Kürzlich faszinierte Hans Maierhofer mit seiner Kalligraphie, mit der er sich bereits einen Namen gemacht hat. Doch der Künstler kann noch mehr: Wieder in der Kunstgalerie "horst" erfreute er einen großen Zuhörerkreis mit seinen "Oberpfälzer Geschichten".

Der Leistenbruch

Der Autor möchte die Menschen unterhalten und sie zum Lachen bringen. Doch steckt nicht mehr dahinter? Im Laufe der Lesung gewann der ein oder andere Besucher diesen Eindruck. Begriffe erhalten eine andere Dimension. Wenn einer Schuster werden soll, wegen eines Leistenbruchs etwa. Und durchaus Gedanken macht sich jemand, der in einem Zeugnis über einen Fleischer lesen muss: "Ehrlich bis auf die Knochen". Die allgemein bekannte Wortkargheit des typischen Oberpfälzers gipfelt schließlich darin, dass er sich am Telefon sehr kurz hält, vor allem, wenn er über keine Flatrate verfügt. Kaum eine Frage gestellt, wartet der Anrufer die Antwort gar nicht ab, sondern legt einfach auf. Überhaupt die Arbeitswelt: Kaum ein Betrieb, in dem sich nicht einmal auch ein Konfliktpotenzial verbirgt. Und dann braucht es ein "Konfliktmanagement". Da schimpft einer über einen Kollegen, beschwert sich lauthals beim Chef. Und dieser deeskaliert mit den einfachen Worten: "Du weißt doch, der Schmucker Sepp ist ein Künstler."

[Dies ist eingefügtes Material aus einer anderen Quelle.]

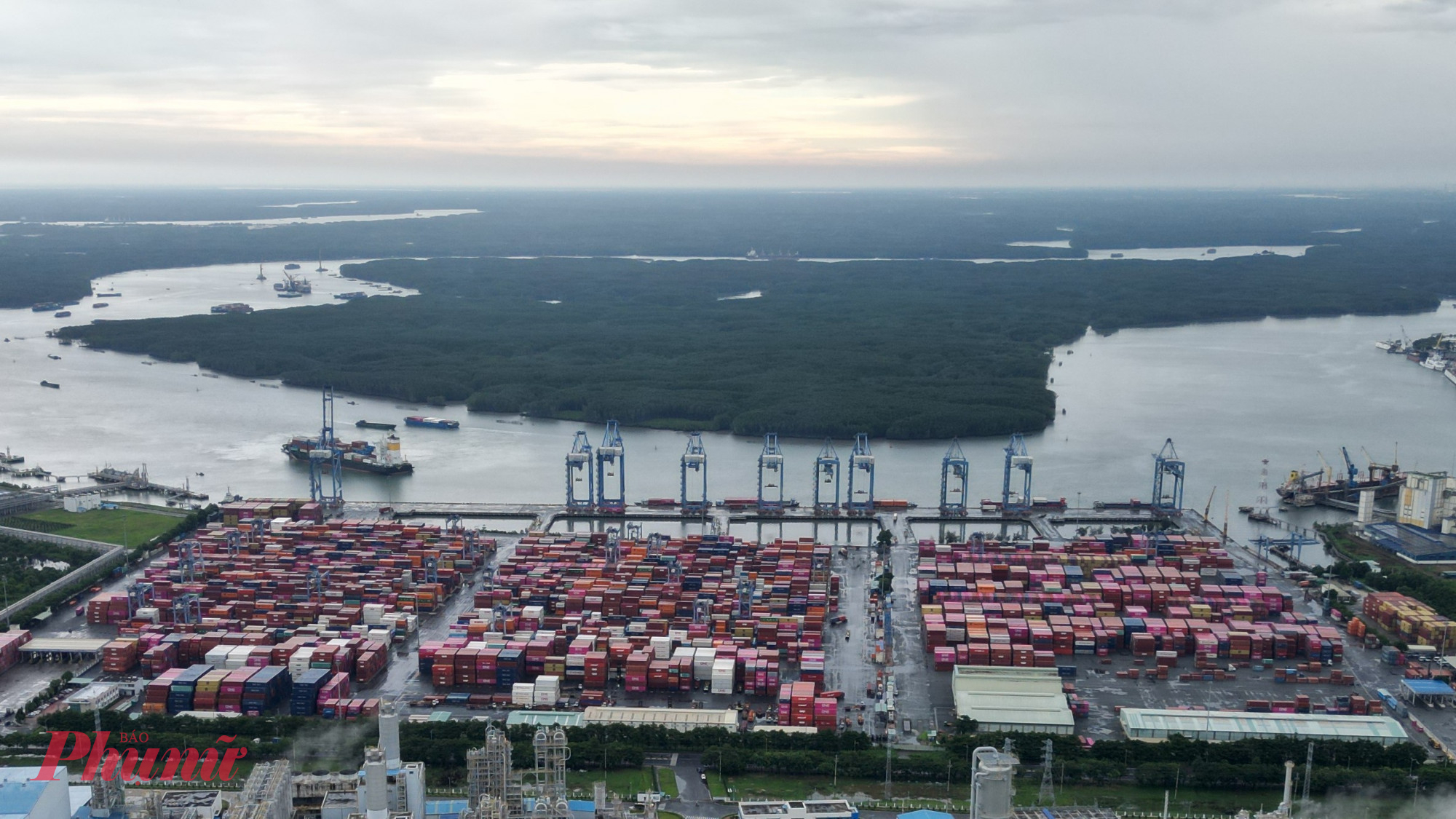Cảng Cái Mép hiện tại - Ảnh: TQ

Einige Geschichten drehen sich um das Wasserwerk. Das Gesundheitsamt bemängelt die Spinnweben darin. Und besagter Schmucker Sepp antwortete: "Das nutzt nichts, wenn ich den Verursacher kenne und außerdem hängen die an der Decke und tun dem Wasser gar nichts." Spaßig gestaltet sich auch die Geschichte mit der Bank. Ein auswärtiger Prüfer sieht drei Mitarbeiter, die Karten spielten. Den Schalk im Nacken drückt er den Alarmknopf und nichts geschieht - vorläufig. Schließlich kommt eine Bedienung herein und bringt drei Portionen dampfenden Schweinebraten.

"Dankschön Herrgott"

In einer Stadt wird eine Straße zur Einbahnstraße umfunktioniert. Dessen ungeachtet befährt eine Frau die Trasse in falscher Richtung. Ein Polizeibeamter macht sie darauf aufmerksam und fortan schiebt die Frau ihr Fahrrad durch diese Straße. Aufgehalten von der Polizei, das nimmt sie sich sehr zur Herzen und denkt: "Herrgott hilf, ich bin doch keine Verbrecherin".

Und der Herrgott hat sie erhört. Da dieser aber nicht direkt mit der Polizei in Kontakt treten will, tut er es über den Pfarrer. Der hat sich über die Einbahnregelung geärgert und erreicht schließlich, dass diese Regelung wieder geändert wird. Und so hat der Polizist die alte Frau wieder angehalten und gesagt, dass sie ihr Rad nicht mehr schieben braucht. "Dankschön Herrgott", lautet ihr Kommentar.